→ TASK ITEM
Print every record exactly, omitting none.

(Page-level text extractions)
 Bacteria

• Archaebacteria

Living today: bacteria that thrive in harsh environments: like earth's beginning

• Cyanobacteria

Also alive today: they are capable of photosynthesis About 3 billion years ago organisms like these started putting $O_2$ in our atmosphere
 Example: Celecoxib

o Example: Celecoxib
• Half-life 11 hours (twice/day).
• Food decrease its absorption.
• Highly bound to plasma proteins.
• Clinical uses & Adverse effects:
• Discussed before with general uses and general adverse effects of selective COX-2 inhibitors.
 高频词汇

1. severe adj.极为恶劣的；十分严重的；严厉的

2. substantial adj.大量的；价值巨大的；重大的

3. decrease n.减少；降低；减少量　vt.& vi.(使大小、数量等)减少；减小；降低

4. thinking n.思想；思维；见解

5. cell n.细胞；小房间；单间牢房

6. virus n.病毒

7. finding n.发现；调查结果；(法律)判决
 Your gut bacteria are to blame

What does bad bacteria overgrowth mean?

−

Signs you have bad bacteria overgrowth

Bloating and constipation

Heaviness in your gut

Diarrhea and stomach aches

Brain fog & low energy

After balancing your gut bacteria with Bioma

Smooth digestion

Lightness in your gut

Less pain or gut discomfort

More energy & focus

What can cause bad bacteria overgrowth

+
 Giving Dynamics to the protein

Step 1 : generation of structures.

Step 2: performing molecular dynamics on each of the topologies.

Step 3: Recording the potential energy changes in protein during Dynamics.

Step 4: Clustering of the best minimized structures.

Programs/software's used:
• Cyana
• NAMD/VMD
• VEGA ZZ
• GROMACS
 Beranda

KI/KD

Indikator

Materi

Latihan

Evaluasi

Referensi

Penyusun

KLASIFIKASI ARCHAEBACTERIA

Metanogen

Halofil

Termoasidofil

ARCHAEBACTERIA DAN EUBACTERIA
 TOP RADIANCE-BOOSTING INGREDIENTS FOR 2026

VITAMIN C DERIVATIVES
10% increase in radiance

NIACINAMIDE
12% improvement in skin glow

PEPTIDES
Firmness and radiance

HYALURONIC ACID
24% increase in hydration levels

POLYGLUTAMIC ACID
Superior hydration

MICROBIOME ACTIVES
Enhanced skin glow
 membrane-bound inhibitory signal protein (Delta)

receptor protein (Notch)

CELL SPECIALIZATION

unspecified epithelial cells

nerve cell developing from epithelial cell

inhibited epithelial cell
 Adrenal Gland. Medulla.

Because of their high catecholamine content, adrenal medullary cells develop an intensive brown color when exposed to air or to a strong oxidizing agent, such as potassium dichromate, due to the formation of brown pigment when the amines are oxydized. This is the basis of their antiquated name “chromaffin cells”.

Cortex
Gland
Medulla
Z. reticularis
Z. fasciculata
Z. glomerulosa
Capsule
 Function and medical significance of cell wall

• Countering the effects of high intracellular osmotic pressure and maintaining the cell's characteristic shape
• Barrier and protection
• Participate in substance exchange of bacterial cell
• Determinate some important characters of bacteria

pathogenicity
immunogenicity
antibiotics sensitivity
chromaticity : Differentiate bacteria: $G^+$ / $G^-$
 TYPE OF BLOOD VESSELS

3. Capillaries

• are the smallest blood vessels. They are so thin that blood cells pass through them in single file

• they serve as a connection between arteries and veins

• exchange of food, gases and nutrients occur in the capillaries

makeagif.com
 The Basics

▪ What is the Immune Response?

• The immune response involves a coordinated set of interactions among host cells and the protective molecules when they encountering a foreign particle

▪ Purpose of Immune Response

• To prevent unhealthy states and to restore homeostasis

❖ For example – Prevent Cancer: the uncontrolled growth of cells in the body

→ RESULT
 Bacteria

• Archaebacteria

Living today: bacteria that thrive in harsh environments: like earth's beginning

• Cyanobacteria

Also alive today: they are capable of photosynthesis About 3 billion years ago organisms like these started putting $O_2$ in our atmosphere
 Example: Celecoxib

o Example: Celecoxib
• Half-life 11 hours (twice/day).
• Food decrease its absorption.
• Highly bound to plasma proteins.
• Clinical uses & Adverse effects:
• Discussed before with general uses and general adverse effects of selective COX-2 inhibitors.
 高频词汇

1. severe adj.极为恶劣的；十分严重的；严厉的

2. substantial adj.大量的；价值巨大的；重大的

3. decrease n.减少；降低；减少量　vt.& vi.(使大小、数量等)减少；减小；降低

4. thinking n.思想；思维；见解

5. cell n.细胞；小房间；单间牢房

6. virus n.病毒

7. finding n.发现；调查结果；(法律)判决
 Your gut bacteria are to blame

What does bad bacteria overgrowth mean?

−

Signs you have bad bacteria overgrowth

Bloating and constipation

Heaviness in your gut

Diarrhea and stomach aches

Brain fog & low energy

After balancing your gut bacteria with Bioma

Smooth digestion

Lightness in your gut

Less pain or gut discomfort

More energy & focus

What can cause bad bacteria overgrowth

+
 Giving Dynamics to the protein

Step 1 : generation of structures.

Step 2: performing molecular dynamics on each of the topologies.

Step 3: Recording the potential energy changes in protein during Dynamics.

Step 4: Clustering of the best minimized structures.

Programs/software's used:
• Cyana
• NAMD/VMD
• VEGA ZZ
• GROMACS
 Beranda

KI/KD

Indikator

Materi

Latihan

Evaluasi

Referensi

Penyusun

KLASIFIKASI ARCHAEBACTERIA

Metanogen

Halofil

Termoasidofil

ARCHAEBACTERIA DAN EUBACTERIA
 TOP RADIANCE-BOOSTING INGREDIENTS FOR 2026

VITAMIN C DERIVATIVES
10% increase in radiance

NIACINAMIDE
12% improvement in skin glow

PEPTIDES
Firmness and radiance

HYALURONIC ACID
24% increase in hydration levels

POLYGLUTAMIC ACID
Superior hydration

MICROBIOME ACTIVES
Enhanced skin glow
 membrane-bound inhibitory signal protein (Delta)

receptor protein (Notch)

CELL SPECIALIZATION

unspecified epithelial cells

nerve cell developing from epithelial cell

inhibited epithelial cell
 Adrenal Gland. Medulla.

Because of their high catecholamine content, adrenal medullary cells develop an intensive brown color when exposed to air or to a strong oxidizing agent, such as potassium dichromate, due to the formation of brown pigment when the amines are oxydized. This is the basis of their antiquated name “chromaffin cells”.

Cortex
Gland
Medulla
Z. reticularis
Z. fasciculata
Z. glomerulosa
Capsule
 Function and medical significance of cell wall

• Countering the effects of high intracellular osmotic pressure and maintaining the cell's characteristic shape
• Barrier and protection
• Participate in substance exchange of bacterial cell
• Determinate some important characters of bacteria

pathogenicity
immunogenicity
antibiotics sensitivity
chromaticity : Differentiate bacteria: $G^+$ / $G^-$
 TYPE OF BLOOD VESSELS

3. Capillaries

• are the smallest blood vessels. They are so thin that blood cells pass through them in single file

• they serve as a connection between arteries and veins

• exchange of food, gases and nutrients occur in the capillaries

makeagif.com
 The Basics

▪ What is the Immune Response?

• The immune response involves a coordinated set of interactions among host cells and the protective molecules when they encountering a foreign particle

▪ Purpose of Immune Response

• To prevent unhealthy states and to restore homeostasis

❖ For example – Prevent Cancer: the uncontrolled growth of cells in the body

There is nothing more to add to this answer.